Preocupações um tanto esquizofrênicas de um engenheiro metido a filósofo

Emmanuel Paiva de Andrade 

A revista Piauí deste mês (Fevereiro de 2020) trouxe uma matéria extensa (12 páginas tamanho tabloide) sobre o dono da Amazon, Jeff Bezos. O título da matéria é "O grande plano: os métodos de Jeff Bezos, o dono da Amazon, para fazer o mundo aceitar os seus valores", escrito por Franklin Foer. 

Mergulhei na matéria com o sentimento de amor e ódio que tenho por esse personagem, sobre quem já li bastante coisa, inclusive na disciplina "Economia e Gestão da Inovação", que ofereço para a graduação em Engenharia de Produção. Um marco dessas leituras na disciplina foi o livro "Os Quatro: Apple, Amazon, Facebook e Google. O Segredo dos Gigantes da Tecnologia", de Scott Galloway. 

A razão do meu amor e ódio é que, se por um lado, sou um consumidor compulsivo do produto por excelência sobre o qual se erigiu o império Amazon, e adoro a eficiência com que ela faz chegar até minha casa meu último objeto do desejo, por outro, não deixo de me entristecer ao perceber que os lugares que eu amava frequentar, como a Livraria Leonardo Da Vinci na Avenida Rio Branco e outras do mesmo estilo, estão desaparecendo.

Se por um lado, como engenheiro, sou um observador um tanto apaixonado da tecnologia e sua relação transformadora com a ciência e a sociedade, e vejo na Amazon a linha de frente do que está acontecendo nessa área e pode acontecer no mundo, por outro, vejo, com preocupação, que dimensões que durante séculos se forjaram como valores para a humanidade, como a ética, a igualdade, a democracia e a liberdade, estão subliminarmente sob ameaça com a emergência de um novo império, diferente de todos que se viram anteriormente, porque construído sobre as bases da ciência e da tecnologia.

Enfim, quando comecei a leitura, senti uma pontinha de satisfação, porque me parecia estar lendo um autor que fortalecia meu lado ódio ao personagem. Pra não ser tão radical, vou dizer que fortalecia meu lado crítico ao personagem. Mas, qual o que!

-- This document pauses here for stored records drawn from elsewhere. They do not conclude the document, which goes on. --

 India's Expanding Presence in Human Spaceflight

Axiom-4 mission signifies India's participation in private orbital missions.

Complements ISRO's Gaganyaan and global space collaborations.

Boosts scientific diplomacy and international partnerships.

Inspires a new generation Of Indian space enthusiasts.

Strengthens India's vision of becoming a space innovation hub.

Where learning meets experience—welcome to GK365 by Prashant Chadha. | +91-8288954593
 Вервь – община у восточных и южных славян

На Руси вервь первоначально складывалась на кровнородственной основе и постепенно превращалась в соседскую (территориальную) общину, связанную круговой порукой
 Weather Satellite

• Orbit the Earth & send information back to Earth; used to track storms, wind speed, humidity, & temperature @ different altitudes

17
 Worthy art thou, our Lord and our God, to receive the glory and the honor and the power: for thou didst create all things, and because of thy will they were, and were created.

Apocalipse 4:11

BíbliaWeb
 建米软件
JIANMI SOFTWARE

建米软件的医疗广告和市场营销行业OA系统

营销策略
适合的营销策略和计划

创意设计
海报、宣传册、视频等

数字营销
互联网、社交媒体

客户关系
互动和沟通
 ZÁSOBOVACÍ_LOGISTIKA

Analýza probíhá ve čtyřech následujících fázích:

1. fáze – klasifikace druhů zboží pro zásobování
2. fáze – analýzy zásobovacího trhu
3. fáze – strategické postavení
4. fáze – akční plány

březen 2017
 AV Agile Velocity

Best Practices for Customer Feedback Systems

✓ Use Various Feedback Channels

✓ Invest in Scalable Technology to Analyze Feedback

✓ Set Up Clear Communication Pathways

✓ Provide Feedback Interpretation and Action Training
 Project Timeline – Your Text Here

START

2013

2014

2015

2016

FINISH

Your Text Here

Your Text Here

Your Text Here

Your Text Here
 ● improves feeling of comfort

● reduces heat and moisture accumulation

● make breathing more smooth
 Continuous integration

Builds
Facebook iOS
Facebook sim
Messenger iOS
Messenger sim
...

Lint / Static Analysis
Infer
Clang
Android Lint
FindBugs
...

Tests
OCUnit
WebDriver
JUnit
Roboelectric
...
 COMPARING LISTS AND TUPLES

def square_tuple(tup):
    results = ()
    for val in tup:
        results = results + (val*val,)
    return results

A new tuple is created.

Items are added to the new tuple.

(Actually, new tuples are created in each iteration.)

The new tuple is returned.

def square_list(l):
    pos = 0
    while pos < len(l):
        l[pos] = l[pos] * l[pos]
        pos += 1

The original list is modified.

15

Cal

Com o avanço da leitura fui vendo que estava diante de alguém que, como eu, fora capturado pelas doces contradições que o mundo da ciência e da tecnologia nos colocam, sem a mínima consideração pelo nosso romantismo e convicção de que um mundo melhor é possível. 

Que ao menos nos reste, então, a compreensão e a aceitação de que o olhar crítico talvez seja a única forma de, como diziam Nonaka e Takeuchi no seu seminal "Criação de conhecimento na empresa", conviver com o paradoxo, sem pretender eliminar um dos seus lados. Fora disso, é mergulhar na esquizofrenia nossa de cada dia.



Um comentário:

  1. Eu não sei bem como funciona a mente de um engenheiro, mas ele nos colocou com mais curiosidade no tema e leitura. Se fosse um médico iria dissecar a matéria para nós? E um psicanalista? A curiosidade persiste. Eu espero que o engenheiro continue nos provocando com os seus questionamentos e críticas.